Everyone of us probably has a memory or two regarding our father's, especially now, when we are so close to Father's Day. I grew up with several different dogs throughout the years. But the dog my Dad was closest to, was a Chihuahua he rescued after he had to retire early due to health problems. From the start, this dog was devoted to my Dad and vise versa. Pedro wasn't a favorite dog of many. He was definitely a one "man" dog. He only seemed to tolerate the rest of us and my parents friends and relatives. But I did love him, because he meant so much to my Dad. Anything that Daddy loved, I loved too. That's why this story was so touching to me! Perhaps you have or know of a dog that was extra special to your Dad or another special guy in your life. Enjoy this, I am dedicating it to my Daddy, Russel L. Hills, who resides in Heaven now and has for 25 years. (Still some things you just never forget.)
Happy Father's Day, Daddy!Credit for this goes to Petwarmers.com, specifically, Susan Dart.
The tiny puppy shivered on the kitchen floor as my mother carefully unwrapped it from her coat. Muddy and wet, it was a pitiful sight, cowering by her feet and trembling with cold and fear. My brother and sister and I looked on in amazement as mother described finding it in a ditch by the supermarket parking lot. Afraid the tiny dog would be run over, she decided to bring it home. We watched as mother carefully bathed the little puppy and helped her to dry it with a soft towel. The transformation was amazing. Underneath the mud and grime was a lovely white fox terrier with a brown spot on her side. My sister said she was like a fairy tale princess, all cleaned up for the ball, and called her Cinderella. Mother felt sure that Cindy had been abandoned, but our dad disagreed. He said he couldn't imagine anyone giving up such a fine dog. "She must be lost," he said. "We have to try to find her family." He asked us to think about how we would feel if one of our pets was lost and nobody tried to contact us. He said we needed to do the right thing. So we placed an ad in the newspaper and posted signs in our neighborhood, describing the lost dog. We waited anxiously to see if anyone would claim her, but fervently hoped that no one would.
Meanwhile, with each passing day, we grew more attached to the pup. When our dad would come into the room and find us playing with her, he would always say firmly but kindly, "Remember, she's not ours and we can't keep her." We would sigh and say, "Yes, we know." I know that Dad was trying to save us from disappointment. The only other puppy our family had owned had died suddenly of distemper and the loss had been traumatic for all of us. He didn't want us to get our hopes up when he felt sure the dog belonged to someone else.
Several weeks passed and still no one claimed the little dog. Then one day Daddy came home from work carrying a paper sack. We stood on our tiptoes to try to see inside as he rattled the bag mysteriously. Then he opened the top and pulled out a shiny new collar and leash. "Cindy is going to need these," he said, "since we're going to keep her!" We threw our arms around him and cried with joy and relief. The puppy was ours at last!
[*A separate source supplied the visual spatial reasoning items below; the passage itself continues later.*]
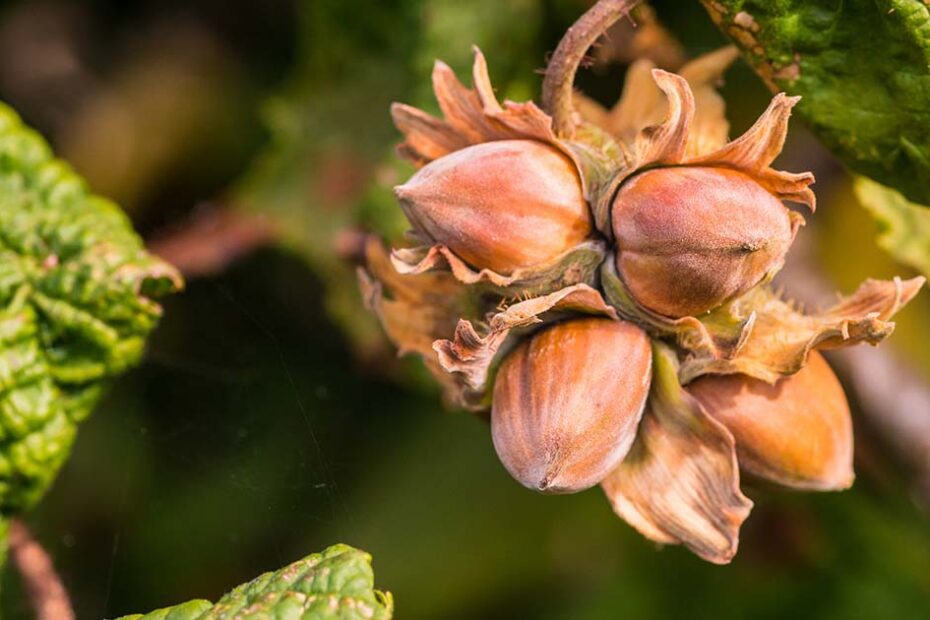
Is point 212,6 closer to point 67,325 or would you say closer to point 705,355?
point 67,325

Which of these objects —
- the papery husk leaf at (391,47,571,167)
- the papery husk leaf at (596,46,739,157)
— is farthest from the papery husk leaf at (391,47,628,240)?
the papery husk leaf at (596,46,739,157)

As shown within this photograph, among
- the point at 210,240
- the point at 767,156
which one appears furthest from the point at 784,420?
the point at 210,240

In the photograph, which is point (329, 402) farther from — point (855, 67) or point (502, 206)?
point (855, 67)

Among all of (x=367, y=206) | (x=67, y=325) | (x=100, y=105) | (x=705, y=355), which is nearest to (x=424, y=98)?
(x=367, y=206)

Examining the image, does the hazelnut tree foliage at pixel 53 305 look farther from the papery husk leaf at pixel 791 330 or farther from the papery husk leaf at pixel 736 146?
the papery husk leaf at pixel 736 146

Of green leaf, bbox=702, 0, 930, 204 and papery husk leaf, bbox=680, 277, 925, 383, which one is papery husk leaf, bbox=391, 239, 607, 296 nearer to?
papery husk leaf, bbox=680, 277, 925, 383

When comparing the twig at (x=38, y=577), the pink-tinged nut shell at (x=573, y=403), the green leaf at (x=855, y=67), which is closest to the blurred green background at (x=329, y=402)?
the twig at (x=38, y=577)
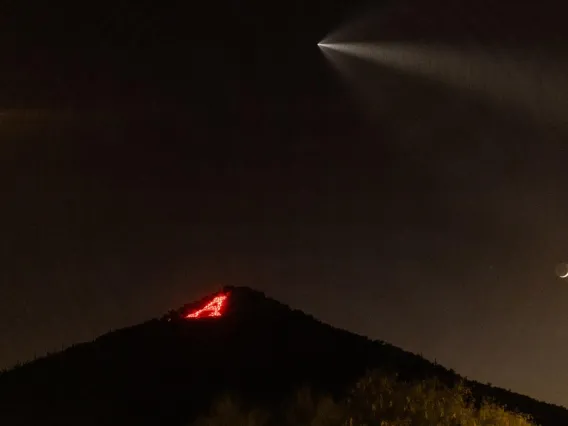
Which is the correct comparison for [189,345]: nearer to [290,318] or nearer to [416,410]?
[290,318]

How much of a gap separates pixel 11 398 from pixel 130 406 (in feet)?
12.7

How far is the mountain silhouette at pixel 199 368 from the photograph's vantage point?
18589 millimetres

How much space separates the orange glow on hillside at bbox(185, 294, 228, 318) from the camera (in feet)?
83.4

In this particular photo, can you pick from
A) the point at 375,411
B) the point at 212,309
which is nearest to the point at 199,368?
the point at 212,309

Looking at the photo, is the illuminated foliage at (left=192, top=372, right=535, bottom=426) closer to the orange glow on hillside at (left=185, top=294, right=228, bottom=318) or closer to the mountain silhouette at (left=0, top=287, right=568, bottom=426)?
the mountain silhouette at (left=0, top=287, right=568, bottom=426)

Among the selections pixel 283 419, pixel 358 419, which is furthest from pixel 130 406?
pixel 358 419

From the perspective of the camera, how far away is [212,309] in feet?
85.6

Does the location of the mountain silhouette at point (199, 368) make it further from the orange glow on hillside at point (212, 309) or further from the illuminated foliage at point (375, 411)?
the illuminated foliage at point (375, 411)

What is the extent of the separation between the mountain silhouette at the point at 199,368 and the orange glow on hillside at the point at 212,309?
0.07 meters

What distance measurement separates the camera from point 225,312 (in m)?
25.4

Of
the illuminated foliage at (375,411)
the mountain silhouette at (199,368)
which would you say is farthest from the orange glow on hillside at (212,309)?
the illuminated foliage at (375,411)

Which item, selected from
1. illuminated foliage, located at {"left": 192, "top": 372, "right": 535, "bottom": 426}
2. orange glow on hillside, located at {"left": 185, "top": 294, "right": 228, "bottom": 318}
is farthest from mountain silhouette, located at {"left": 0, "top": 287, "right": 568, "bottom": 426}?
illuminated foliage, located at {"left": 192, "top": 372, "right": 535, "bottom": 426}

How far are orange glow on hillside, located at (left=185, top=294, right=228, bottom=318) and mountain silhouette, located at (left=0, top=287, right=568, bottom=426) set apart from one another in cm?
7

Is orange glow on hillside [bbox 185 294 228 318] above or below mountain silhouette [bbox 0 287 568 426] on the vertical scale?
above
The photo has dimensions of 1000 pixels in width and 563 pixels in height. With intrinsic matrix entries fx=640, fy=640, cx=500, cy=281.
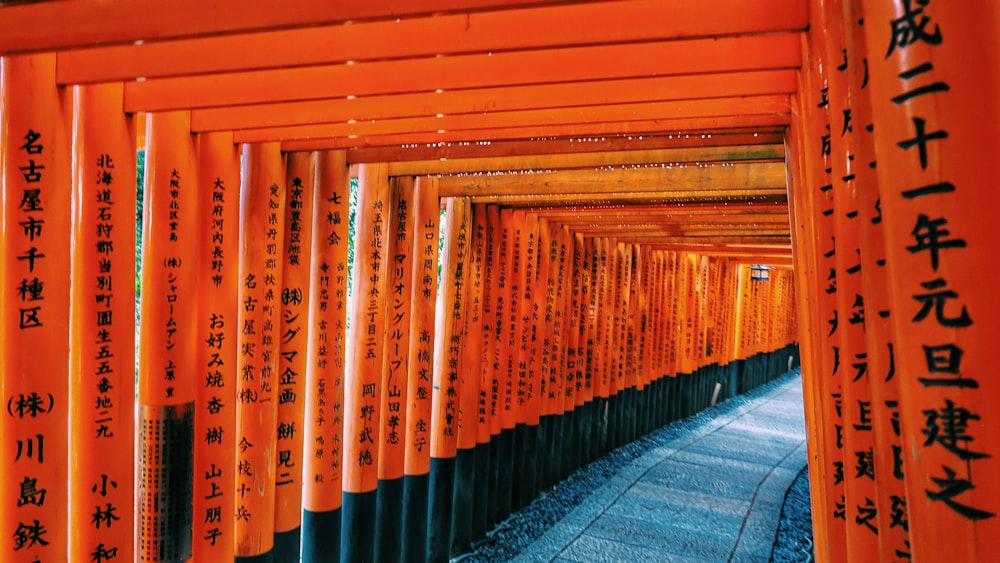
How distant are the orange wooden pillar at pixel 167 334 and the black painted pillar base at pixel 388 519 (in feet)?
7.75

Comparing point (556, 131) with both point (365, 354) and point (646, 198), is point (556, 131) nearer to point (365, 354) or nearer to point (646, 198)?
point (365, 354)

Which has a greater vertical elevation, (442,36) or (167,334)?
(442,36)

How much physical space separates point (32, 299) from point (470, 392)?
198 inches

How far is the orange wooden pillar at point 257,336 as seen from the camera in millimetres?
4574

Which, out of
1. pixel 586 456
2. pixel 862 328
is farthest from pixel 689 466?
pixel 862 328

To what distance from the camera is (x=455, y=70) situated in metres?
3.23

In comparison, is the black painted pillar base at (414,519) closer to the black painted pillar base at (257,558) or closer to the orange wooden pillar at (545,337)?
the black painted pillar base at (257,558)

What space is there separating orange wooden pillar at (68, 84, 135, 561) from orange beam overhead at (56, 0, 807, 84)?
0.38 meters

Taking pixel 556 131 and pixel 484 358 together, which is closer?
pixel 556 131

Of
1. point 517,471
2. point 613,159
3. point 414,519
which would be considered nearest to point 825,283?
point 613,159

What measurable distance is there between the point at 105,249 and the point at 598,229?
25.3 feet

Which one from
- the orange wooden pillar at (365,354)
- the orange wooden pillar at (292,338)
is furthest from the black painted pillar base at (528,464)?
the orange wooden pillar at (292,338)

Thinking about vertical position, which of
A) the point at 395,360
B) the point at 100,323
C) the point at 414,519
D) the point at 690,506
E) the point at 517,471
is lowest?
the point at 690,506

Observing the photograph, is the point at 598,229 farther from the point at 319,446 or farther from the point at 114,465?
the point at 114,465
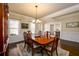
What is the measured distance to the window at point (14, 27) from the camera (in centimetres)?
202

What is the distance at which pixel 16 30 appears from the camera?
84.4 inches

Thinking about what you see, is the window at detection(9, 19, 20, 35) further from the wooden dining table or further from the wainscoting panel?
the wainscoting panel

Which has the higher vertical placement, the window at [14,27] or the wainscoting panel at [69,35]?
the window at [14,27]

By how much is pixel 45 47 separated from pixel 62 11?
1.28 meters

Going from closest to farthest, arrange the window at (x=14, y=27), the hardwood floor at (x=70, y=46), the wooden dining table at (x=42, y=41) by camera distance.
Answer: the window at (x=14, y=27) → the wooden dining table at (x=42, y=41) → the hardwood floor at (x=70, y=46)

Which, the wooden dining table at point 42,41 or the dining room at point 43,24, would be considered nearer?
the dining room at point 43,24

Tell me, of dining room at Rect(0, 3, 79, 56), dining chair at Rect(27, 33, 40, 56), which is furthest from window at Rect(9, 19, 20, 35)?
dining chair at Rect(27, 33, 40, 56)

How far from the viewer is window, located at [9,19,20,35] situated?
2.02 m

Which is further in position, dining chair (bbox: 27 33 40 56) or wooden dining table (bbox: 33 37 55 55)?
dining chair (bbox: 27 33 40 56)

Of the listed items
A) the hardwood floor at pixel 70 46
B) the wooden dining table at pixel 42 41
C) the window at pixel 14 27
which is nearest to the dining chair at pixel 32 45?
the wooden dining table at pixel 42 41

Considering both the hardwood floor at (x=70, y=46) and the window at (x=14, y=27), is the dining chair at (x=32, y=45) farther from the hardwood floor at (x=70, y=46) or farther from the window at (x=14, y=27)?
the hardwood floor at (x=70, y=46)

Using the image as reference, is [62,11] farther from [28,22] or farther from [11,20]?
[11,20]

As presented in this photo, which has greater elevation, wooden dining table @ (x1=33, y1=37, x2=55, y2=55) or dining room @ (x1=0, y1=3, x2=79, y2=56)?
dining room @ (x1=0, y1=3, x2=79, y2=56)

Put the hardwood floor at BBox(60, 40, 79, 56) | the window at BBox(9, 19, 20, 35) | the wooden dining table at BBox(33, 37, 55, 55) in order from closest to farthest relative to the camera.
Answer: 1. the window at BBox(9, 19, 20, 35)
2. the wooden dining table at BBox(33, 37, 55, 55)
3. the hardwood floor at BBox(60, 40, 79, 56)
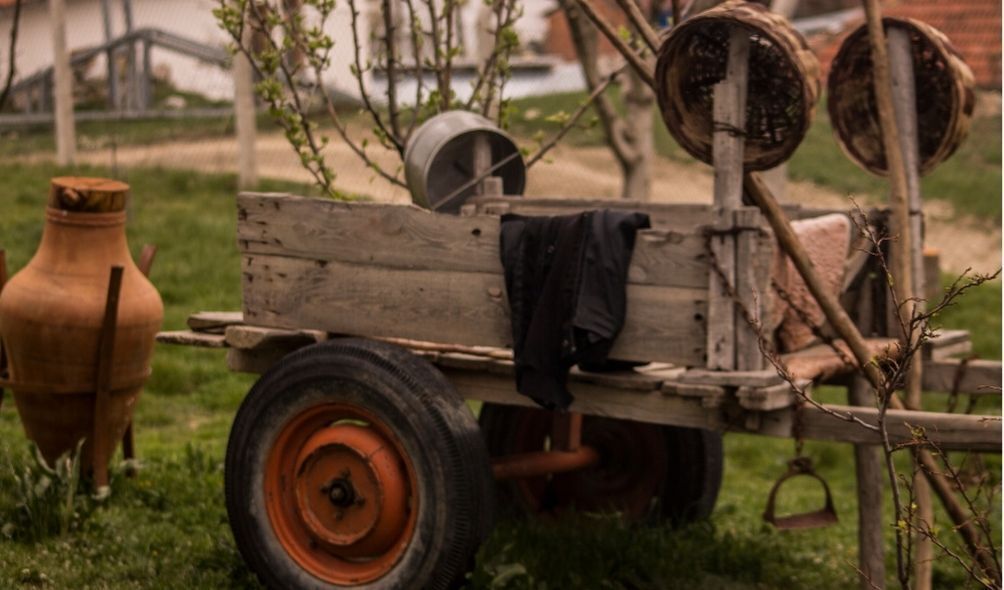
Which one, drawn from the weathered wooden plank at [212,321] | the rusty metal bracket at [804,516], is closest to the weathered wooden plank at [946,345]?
the rusty metal bracket at [804,516]

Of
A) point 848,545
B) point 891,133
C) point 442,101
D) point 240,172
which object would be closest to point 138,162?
point 240,172

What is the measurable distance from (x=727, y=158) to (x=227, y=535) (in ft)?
7.71

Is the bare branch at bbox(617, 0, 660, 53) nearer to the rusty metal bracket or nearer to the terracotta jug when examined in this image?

Cindy grew into a wonderful family pet. She was gentle and sweet-natured. She loved everyone, but she was always Daddy's dog. She would wait by the door for him to come home and he played with her every evening after work. He trained her carefully and he taught us how to take care of her and how to be responsible pet owners. We were always a fun-loving family and could never resist teasing each other. So sometimes when we would find Daddy playing with Cindy, we just had to tell him, "Now remember, she's not ours and we can't keep her!" He would just grin and go right back to playing with his dog. This June my dad turns 93 and he still remembers Cindy clearly. If you ask him about her, he will immediately smile and tell you that she was simply the best dog a family could have. He will share a favorite story about her and tell you that we are all better people for having known her. He still loves dogs and although he is no longer able to take care of one of his own, my sister takes her beautiful Collies to visit him often. Fifty years since Cindy first came into our lives, our happy memories of her live on and on. They are the enduring legacy of one little lost dog that we would love and keep her whole life through.